O trabalho consistiu de 27 voluntários de ambos os sexos com peso mediano, todos entre 30-45 anos de idade. Cada indivíduo teve a duração do sono, níveis de glucose e hormônio do apetite monitorados e analisados pelos cientistas. Houve a coleta de sangue em jejum de cada um dos participantes, que foram observados em duas condições de sono: curto (quatro horas) ou habitual (nove horas).

Os resultados mostraram que os níveis de grelina (hormônio que regula a fome) aumentaram durante a soneca de quatro horas dos homens, enquanto os das mulheres permaneceram estáveis. Já a produção de GLP-1, responsável pela saciedade, caiu para elas, mas não para eles.

Segundo os pesquisadores, esta diferença entre os sexos não havia sido reportada até hoje. Eles concluíram que enquanto os caras tendem a sofrer um salto no apetite ao dormir pouco, as mulheres são mais propensas a exagerar por se sentirem “menos inchadas”.

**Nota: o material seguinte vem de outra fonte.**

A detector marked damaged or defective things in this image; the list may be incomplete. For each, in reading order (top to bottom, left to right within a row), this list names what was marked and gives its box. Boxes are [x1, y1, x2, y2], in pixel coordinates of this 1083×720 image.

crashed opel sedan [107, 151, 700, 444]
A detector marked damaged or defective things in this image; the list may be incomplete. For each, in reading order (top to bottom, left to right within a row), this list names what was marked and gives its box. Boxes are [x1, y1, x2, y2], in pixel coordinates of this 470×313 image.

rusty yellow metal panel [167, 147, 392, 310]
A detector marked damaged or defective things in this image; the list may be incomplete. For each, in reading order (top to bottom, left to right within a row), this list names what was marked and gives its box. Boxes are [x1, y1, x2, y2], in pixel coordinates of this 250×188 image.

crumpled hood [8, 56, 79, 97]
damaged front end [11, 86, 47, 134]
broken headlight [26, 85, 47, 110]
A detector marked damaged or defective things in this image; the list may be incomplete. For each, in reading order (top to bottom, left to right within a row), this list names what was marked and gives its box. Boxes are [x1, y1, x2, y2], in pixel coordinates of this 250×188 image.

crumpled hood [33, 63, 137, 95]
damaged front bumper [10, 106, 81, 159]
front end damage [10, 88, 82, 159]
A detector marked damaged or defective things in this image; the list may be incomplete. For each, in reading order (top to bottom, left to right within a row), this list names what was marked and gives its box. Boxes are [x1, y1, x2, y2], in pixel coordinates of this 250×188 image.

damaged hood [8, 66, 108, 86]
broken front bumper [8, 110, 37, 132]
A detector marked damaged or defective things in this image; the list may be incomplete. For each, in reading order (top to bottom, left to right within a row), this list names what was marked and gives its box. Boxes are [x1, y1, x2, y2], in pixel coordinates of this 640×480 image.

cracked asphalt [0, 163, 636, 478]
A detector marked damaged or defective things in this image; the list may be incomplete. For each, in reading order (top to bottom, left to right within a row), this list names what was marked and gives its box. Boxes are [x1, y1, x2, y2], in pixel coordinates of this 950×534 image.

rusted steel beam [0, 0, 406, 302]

“Os dados revelam a complexidade do relacionamento entre a duração do sono e o equilíbrio de energia. Seja num período de ganho ou perda de peso, a carência de sono pode ter respostas metabólicas e hormonais perigosas”, esclarece St-Onge, que também é membro da American Heart Association.

Estudos anteriores já haviam mostrado outras diferenças associadas com o sono reduzido. Um deles, divulgado pelo mesmo jornal, revelou que as mulheres que não dormem o bastante têm mais chances de desenvolver problemas cardíacos e doenças do coração do que homens que agem da mesma maneira.